# [What needs to be done]
Leave the pictures out and write out exactly the lines from the top of the entries through the line containing "Sparhai24 Zehnder 400100084".

Data extracted from a collection:
-- -- --

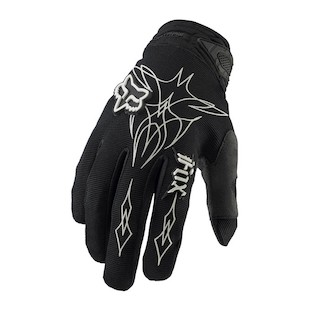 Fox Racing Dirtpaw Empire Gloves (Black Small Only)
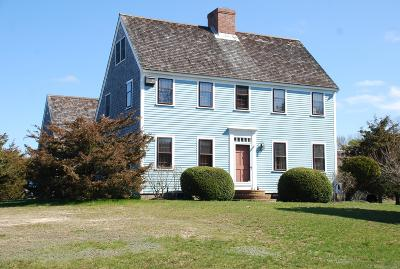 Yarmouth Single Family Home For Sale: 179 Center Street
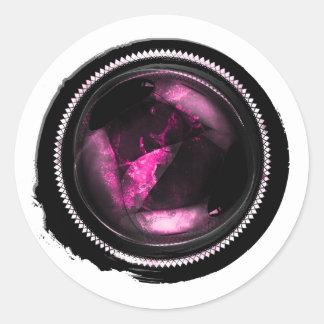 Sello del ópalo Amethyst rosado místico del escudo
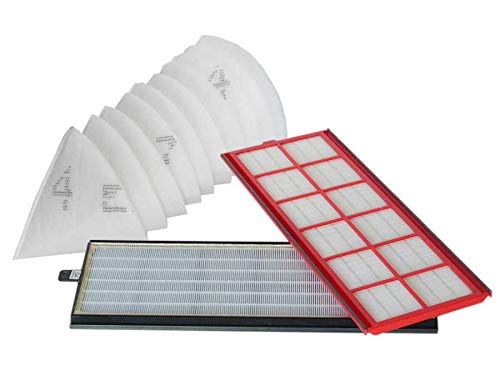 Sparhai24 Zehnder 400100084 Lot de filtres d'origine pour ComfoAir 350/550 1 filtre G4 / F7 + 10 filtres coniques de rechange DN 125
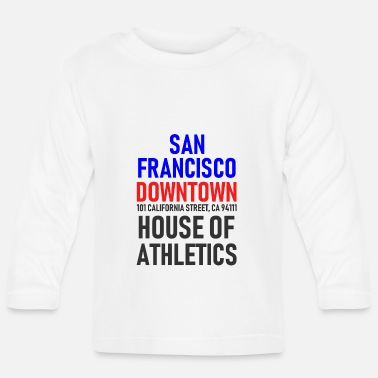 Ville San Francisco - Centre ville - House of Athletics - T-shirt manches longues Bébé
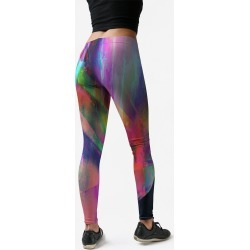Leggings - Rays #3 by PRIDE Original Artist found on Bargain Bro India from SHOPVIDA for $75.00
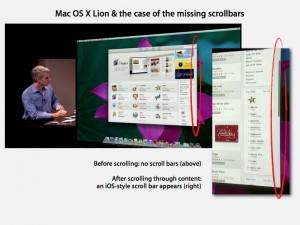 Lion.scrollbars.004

-- -- --

# [Result of the exercise]
 Fox Racing Dirtpaw Empire Gloves (Black Small Only)
 Yarmouth Single Family Home For Sale: 179 Center Street
 Sello del ópalo Amethyst rosado místico del escudo
 Sparhai24 Zehnder 400100084 Lot de filtres d'origine pour ComfoAir 350/550 1 filtre G4 / F7 + 10 filtres coniques de rechange DN 125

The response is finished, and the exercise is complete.